*Activity A*:
In the opinion piece about Guterres and the travel moratorium, how many days did the moratorium last?
*Activity B*:
Carry the opinion piece about Guterres and the travel moratorium forward from its last sentence.

*Exercise passage*:
===============
First, Guterres needs to understand that most Americans who aren’t raging progressives don’t really care what he thinks of most things. In particular, the idea of a ban against certain people is hardly new, as many of his member states do just that to Jews. Further, Trump issued a moratorium rather than a ban, since it was only for 90 days, and the moratorium only covered seven countries, but whatever.
The thing Guterres needs to understand more than anything, however, is how backwards he has this.
“Islamophobia” would be defined as irrational distrust and fear of Muslims, when what we are seeing is a common-sense response to terror committed by Muslims and praised by Muslims. Very, very few people are responding in a bigoted manner.
===============
*Information provided*:

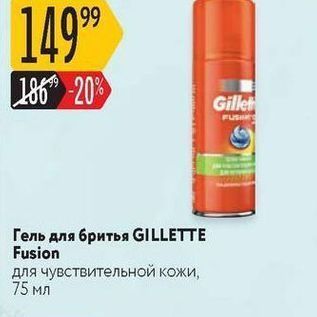 Акция - Гель для бритья GILLETTE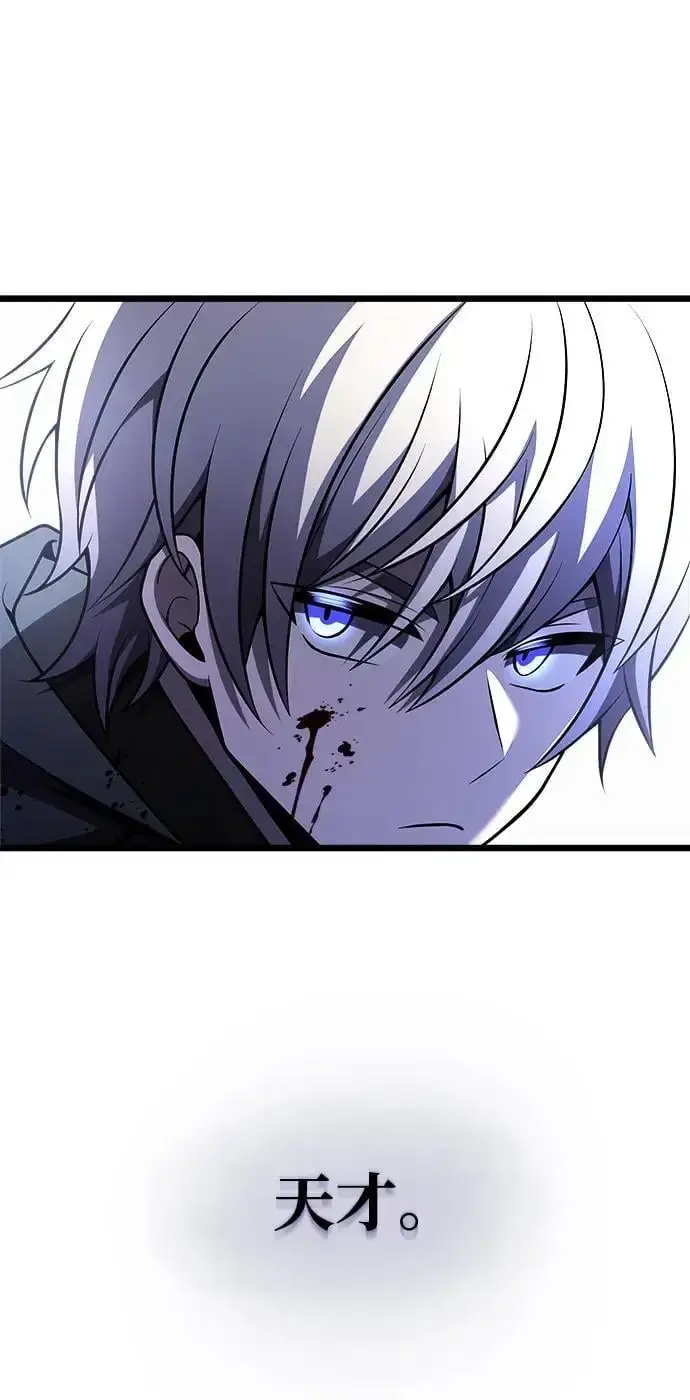 漫画《身患绝症的天才黑暗骑士》第29话第8张图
===============
*Reply A*:
90 days.

*Reply B*:
Discussions about Islam simply weren’t a thing pre-9/11 as a general rule, despite terrorism’s long assault on the West. Not in the United States, at least. Sure, there are exceptions to that, but as a rule, none of us really cared one way or another. Today, many people feel differently.
However, remarkably few of those people who feel differently did so as anything other than a reaction to watching thousands of people die live on their televisions back in 2001, or during any number of other attacks since then. We’ve been targeted, so we need to respond.
Whether “Islamophobia” creates terrorists or not, it’s perfectly clear that Islamic terror forced people to discuss how to stop, you know, Islamic terror.